Physical Activity Guidelines -- Introduction


Uploaded by CDCStreamingHealth on 16.02.2012

Transcript:
I'm physically active, primarily for my health, but it also brings me joy and peace of mind
that carries over into all aspects of my life.
I'm physically active because it helps me maintain my weight and it makes me look good.
Um the main reason I'm active is to help control stress in my life. My wife just had a baby
and we have another one at home and I'm self-employed.
We built a new home. I have a lot going on in my life, like a lot of people do,
and exercise really helps me keep that under control.
I'm active mainly because it helps manage my diabetes.
Cause I just want to live as long as possible and enjoy every minute.
Keep the doctors happy.
It keeps me sane.
Being physically active is great way to relieve stress.
I like walking because it clears my mind, and its good for my teenagers, too.
I feel a lot more energetic and I think it really improves my quality of life.
I'm active to avoid health problems that are hereditary in my family diabetes, obesity, high
blood pressure, cholesterol. I'm doing this for me.
(Dave Patania) There are a lot of reasons for being physically active. It's one of the most important steps
you can take to improve your health, no matter what your age, shape or your size.
Hi, I'm Dave Patania, and this video can help you understand how much activity you need to
do on a consistent basis, how to begin a a sensible routine and how you can be active,
healthy, and happy. It's all contained in the Physical Activity Guidelines.
We'll give you some specific, easy to understand examples on how you can meet these
guidelines each week. Not only can being active reduce your risk of many long-term
health conditions, such as heart disease and diabetes, but it can also help to increase your chances
of living longer, help you control your weight, improve the way you look and feel, and even help you
sleep better. Let's start with what we mean by "physical activity." "Physical activity"

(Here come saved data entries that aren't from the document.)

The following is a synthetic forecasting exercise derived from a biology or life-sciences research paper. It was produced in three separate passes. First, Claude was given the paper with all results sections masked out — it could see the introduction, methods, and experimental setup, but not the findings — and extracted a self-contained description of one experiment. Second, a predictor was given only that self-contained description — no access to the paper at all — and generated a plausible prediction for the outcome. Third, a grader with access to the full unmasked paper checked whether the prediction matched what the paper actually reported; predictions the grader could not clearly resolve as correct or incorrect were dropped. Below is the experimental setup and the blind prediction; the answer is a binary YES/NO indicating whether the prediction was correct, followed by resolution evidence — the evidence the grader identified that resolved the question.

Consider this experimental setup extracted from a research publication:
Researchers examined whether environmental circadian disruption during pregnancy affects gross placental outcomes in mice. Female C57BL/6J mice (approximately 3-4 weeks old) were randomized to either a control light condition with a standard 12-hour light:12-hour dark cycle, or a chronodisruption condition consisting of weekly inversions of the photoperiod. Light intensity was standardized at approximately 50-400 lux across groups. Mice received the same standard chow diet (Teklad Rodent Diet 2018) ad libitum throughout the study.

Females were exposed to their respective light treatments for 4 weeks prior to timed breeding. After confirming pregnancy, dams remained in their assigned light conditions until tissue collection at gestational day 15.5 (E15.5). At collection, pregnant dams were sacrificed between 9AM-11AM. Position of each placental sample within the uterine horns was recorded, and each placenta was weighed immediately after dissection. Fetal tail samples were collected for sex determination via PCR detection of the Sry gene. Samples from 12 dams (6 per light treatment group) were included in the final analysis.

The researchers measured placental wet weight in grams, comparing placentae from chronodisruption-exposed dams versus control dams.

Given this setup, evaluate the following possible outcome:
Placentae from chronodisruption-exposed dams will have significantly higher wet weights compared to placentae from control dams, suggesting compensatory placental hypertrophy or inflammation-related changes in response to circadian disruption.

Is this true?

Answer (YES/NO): NO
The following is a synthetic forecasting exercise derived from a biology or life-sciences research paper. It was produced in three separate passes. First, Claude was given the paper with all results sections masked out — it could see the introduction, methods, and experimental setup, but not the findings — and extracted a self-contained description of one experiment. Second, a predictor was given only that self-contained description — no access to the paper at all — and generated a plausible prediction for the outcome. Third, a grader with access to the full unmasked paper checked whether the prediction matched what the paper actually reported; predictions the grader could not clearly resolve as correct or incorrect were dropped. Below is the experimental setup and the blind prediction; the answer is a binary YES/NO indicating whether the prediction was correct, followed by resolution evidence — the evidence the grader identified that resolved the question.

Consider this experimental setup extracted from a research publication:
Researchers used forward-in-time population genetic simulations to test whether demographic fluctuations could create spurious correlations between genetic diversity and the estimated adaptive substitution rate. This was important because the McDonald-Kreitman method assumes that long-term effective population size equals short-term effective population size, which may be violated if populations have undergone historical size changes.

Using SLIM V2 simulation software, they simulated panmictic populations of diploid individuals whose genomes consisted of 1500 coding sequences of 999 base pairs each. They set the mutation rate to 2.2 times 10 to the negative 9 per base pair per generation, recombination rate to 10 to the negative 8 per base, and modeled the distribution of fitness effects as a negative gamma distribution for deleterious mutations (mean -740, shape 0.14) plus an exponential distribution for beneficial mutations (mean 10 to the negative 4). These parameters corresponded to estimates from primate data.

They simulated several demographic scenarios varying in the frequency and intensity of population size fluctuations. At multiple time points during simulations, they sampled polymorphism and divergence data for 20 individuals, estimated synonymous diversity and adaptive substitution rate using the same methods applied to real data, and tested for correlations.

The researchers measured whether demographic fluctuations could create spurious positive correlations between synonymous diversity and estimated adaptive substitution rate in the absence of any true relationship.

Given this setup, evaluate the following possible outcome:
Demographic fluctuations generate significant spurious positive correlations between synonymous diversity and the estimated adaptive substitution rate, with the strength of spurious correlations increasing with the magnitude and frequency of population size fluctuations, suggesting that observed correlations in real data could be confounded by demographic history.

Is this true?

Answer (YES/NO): NO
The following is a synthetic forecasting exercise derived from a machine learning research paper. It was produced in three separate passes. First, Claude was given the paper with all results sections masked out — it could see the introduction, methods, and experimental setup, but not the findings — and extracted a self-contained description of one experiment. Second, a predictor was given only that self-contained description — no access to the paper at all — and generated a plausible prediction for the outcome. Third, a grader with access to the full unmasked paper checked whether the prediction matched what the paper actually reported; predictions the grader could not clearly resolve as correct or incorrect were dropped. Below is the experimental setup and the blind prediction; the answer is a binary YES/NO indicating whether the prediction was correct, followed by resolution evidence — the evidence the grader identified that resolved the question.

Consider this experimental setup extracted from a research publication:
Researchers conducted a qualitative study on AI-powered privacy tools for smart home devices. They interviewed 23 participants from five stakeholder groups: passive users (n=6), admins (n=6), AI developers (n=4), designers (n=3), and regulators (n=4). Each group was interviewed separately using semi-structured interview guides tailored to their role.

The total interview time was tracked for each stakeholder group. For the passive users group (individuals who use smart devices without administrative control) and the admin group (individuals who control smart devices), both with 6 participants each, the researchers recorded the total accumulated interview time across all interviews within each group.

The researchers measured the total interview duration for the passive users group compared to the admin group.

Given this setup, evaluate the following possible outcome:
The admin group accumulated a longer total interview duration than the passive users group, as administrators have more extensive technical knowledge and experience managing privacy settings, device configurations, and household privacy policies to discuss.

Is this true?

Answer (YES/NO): YES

is any movement of your body that uses energy. Many of the things you already do are examples
of physical activity like walking the dog, mowing the lawn, doing light housework, or even grocery shopping.
But to get the greatest health benefits from physical activity, you should do aerobic activities
each week. You need to do things that make you breathe harder and make your heart beat
faster. You also need to do activites that make your muscles stronger.
So the question is how much activity do you need to do each week to gain health benefits?
The answer is found in the Guidelines for important health benefits, the Guidelines recommend
that most adults get at least 150 minutes a week of moderate-intensity aerobic activity, such as brisk walking;
or 75 minutes a week of vigorous-intensity aerobic activity, such as jogging;
or an equivalent mix of both moderate-and vigorous-intensity aerobic activity each week.
Don't feel overwhelmed by the amount physical activity you need to do each week.
I know, 150 minutes a week sounds like a lot of time, but it's actually not. That's 2.5 hours,
barely more time than you spend watching a movie. And the good news is, that you
don't have to do it all at once. In fact, it's best to spread your physical activity
out over the week. Now when it comes to meeting the Guidelines, you'll be surprised by
the variety of activities you have to choose from. Almost anything counts, as long
as it's a moderate or vigorous intensity for at least 10 minutes at a time. Anything less just
doesn't count. For example, going for a brisk, 30-minute walk 5 days a week gives you 150 minutes
of moderate-intensity activity. Or if you can't fit the 30 minutes in all at once, break it up it into 10 minute
chunks time during the day whatever works best. Now, of course, aerobic activity is important,
but so is strengthening your muscles. That's why the Guidelines recommend that adults do
muscle-strengthening activities, two or more days a week, that work all seven major muscle
groups -- the legs, the hips, the back, abdominals, chest, shoulders, and the arms.
Whether in the gym or at home, you can strenghthen your muscles in many different ways.
Some examples are -- lifting weights; working with resistance bands; or doing activities
that use your body weight for resistance, such as push-ups and sit-ups.
The best tip I can give you is to find an activity that you actually enjoy.
It's much more likely that you'll stick with it.
And be sure to check out our other videos for details on how you can live a more active, happier and healthier life.
I'm Dave Patania and my activity of choice is running. So come on, let's go.